The bioochemical findings of heart induced by IR in mice approved the histopathological results which are represented by leucocytes infiltration, edema, necrosis, and hemorrhagia. Treatment with GLZ at three doses contributed to decreasing of these criteria when compared to the IR alone group. GLZ significantly protected the myocardium cells with a decrease in oxidative stress and slight inflammation are seen in heart histological structure.
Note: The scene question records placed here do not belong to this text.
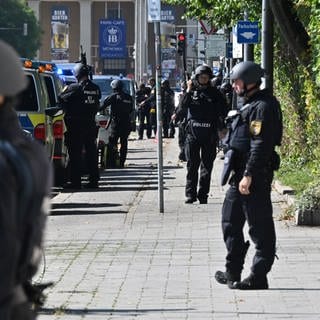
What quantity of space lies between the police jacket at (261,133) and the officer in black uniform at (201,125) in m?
5.99

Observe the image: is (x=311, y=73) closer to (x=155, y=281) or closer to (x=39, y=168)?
(x=155, y=281)

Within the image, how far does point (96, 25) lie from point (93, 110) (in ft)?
334

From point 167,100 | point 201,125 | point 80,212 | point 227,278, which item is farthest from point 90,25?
point 227,278

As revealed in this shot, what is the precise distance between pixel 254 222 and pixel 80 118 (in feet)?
29.8

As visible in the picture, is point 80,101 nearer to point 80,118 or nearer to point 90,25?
point 80,118

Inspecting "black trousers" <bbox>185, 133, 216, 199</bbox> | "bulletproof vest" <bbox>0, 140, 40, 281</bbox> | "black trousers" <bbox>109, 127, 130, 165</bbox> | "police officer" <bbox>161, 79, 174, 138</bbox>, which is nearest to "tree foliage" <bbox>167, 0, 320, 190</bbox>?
"black trousers" <bbox>185, 133, 216, 199</bbox>

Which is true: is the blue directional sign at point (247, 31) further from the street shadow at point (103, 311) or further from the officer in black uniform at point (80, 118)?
the street shadow at point (103, 311)

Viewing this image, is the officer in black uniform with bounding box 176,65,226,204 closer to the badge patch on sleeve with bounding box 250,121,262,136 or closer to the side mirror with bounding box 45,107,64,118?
the side mirror with bounding box 45,107,64,118

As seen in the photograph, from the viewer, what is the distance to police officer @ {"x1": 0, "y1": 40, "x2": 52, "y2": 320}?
3.65 metres

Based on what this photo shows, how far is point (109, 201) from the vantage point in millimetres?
16344

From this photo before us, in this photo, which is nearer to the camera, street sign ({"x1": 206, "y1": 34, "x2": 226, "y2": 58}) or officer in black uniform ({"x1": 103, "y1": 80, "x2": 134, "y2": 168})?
officer in black uniform ({"x1": 103, "y1": 80, "x2": 134, "y2": 168})

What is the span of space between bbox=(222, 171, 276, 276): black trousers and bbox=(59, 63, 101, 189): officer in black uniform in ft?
28.6

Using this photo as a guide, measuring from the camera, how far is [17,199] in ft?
12.2

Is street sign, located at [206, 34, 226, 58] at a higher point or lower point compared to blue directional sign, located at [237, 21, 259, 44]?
lower
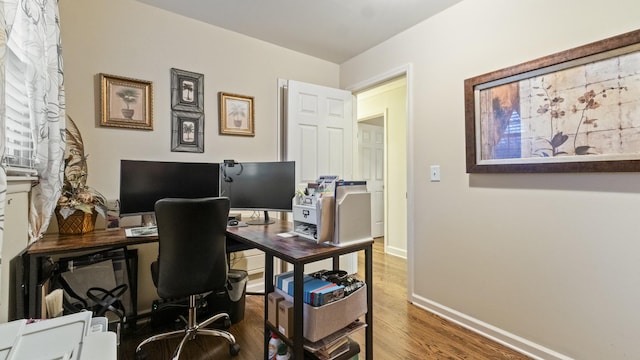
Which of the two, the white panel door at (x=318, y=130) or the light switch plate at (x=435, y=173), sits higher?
the white panel door at (x=318, y=130)

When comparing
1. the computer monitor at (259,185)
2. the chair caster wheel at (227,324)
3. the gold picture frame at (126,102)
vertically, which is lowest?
the chair caster wheel at (227,324)

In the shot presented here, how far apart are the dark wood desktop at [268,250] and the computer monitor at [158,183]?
225 mm

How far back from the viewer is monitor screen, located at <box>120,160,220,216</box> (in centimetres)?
186

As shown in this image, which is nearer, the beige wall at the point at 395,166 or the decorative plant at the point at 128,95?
the decorative plant at the point at 128,95

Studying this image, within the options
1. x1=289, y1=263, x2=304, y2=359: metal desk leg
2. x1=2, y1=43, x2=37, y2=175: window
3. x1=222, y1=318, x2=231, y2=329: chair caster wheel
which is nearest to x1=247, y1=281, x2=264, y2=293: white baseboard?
x1=222, y1=318, x2=231, y2=329: chair caster wheel

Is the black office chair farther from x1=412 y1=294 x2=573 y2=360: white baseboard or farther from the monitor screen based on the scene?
x1=412 y1=294 x2=573 y2=360: white baseboard

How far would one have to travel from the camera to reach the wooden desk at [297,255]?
1.25m

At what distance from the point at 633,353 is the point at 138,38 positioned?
3.67 metres

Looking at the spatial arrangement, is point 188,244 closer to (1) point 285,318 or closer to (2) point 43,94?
(1) point 285,318

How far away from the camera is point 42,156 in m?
1.45

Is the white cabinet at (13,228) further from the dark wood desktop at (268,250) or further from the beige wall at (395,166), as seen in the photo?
the beige wall at (395,166)

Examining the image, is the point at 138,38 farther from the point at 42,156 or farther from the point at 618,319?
the point at 618,319

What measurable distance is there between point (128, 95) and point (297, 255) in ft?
6.31

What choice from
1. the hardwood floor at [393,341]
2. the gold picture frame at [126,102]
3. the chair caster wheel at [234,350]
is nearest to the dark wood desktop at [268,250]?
the chair caster wheel at [234,350]
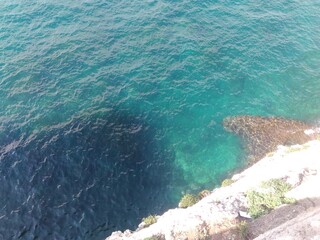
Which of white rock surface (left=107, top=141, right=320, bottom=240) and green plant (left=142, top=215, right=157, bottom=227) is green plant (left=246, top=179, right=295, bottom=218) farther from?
green plant (left=142, top=215, right=157, bottom=227)

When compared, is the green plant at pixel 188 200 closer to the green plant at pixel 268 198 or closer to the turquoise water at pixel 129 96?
the turquoise water at pixel 129 96

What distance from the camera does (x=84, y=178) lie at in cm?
3753

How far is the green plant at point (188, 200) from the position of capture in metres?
34.4

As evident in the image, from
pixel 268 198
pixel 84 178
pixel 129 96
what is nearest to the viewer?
pixel 268 198

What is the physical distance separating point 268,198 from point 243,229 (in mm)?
3786

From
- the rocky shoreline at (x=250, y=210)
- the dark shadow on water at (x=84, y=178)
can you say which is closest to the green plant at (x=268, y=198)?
the rocky shoreline at (x=250, y=210)

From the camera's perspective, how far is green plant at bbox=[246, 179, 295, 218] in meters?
25.7

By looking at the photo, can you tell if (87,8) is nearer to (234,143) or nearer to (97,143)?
(97,143)

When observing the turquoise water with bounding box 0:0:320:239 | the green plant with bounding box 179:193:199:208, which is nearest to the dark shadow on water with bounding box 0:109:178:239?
the turquoise water with bounding box 0:0:320:239

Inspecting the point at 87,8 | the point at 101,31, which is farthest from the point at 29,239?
the point at 87,8

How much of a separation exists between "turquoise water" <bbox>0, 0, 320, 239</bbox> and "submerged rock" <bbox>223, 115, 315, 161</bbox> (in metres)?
1.34

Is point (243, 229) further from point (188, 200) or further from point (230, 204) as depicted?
point (188, 200)

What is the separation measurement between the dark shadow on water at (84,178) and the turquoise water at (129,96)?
0.11 metres

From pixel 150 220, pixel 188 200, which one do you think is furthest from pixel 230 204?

In this study, GLZ directly inhibited histological damage induced by IR. Similar findings were showed by Mafra et al. who found GLZ markedly alleviated the oral mucositis induced by 5-FU. They showed GLZ decreased the inflammation of oral mucosa in animals [16]. We reported in previous research, that GLZ protected the normal human lymphocytes against IR by free radical scavenging and supporting endogenous antioxidant enzymes [22]. Therefore, the radioprotection mechanism of GLZ can be attributed to mitigated lipid peroxidation of the cell membrane and scavenging of free radicals, and inhibition of inflammation. Pan et al. showed in a study cardiac protection of GLZ on heart damage in diabetic rats [23]. They described the mechanism of action of GLZ in improving oxidative stress, lowering blood sugar, and regulating the RhoA/ROCK1/eNOS signaling pathway. While Loubani et al. was abolished the cardioprotective effect of GLZ on the human myocardium [37].

Conclusion

This study indicated that GLZ via antioxidant activity led to a reduction of the deleterious effects of cardiotoxicity and lung injuries induced by irradiation such as increased oxidative stress and histopathological changes. The radioprotective effect of GLZ was clearly stated on human lymphocytes against IR in the prior research. Based on of data of the previous study and present findings, pretreatment of GLZ prior to radiation therapy can actually help to persuade the clinical use of GLZ as an antioxidant. So GLZ could use as a safe medicine in the clinic.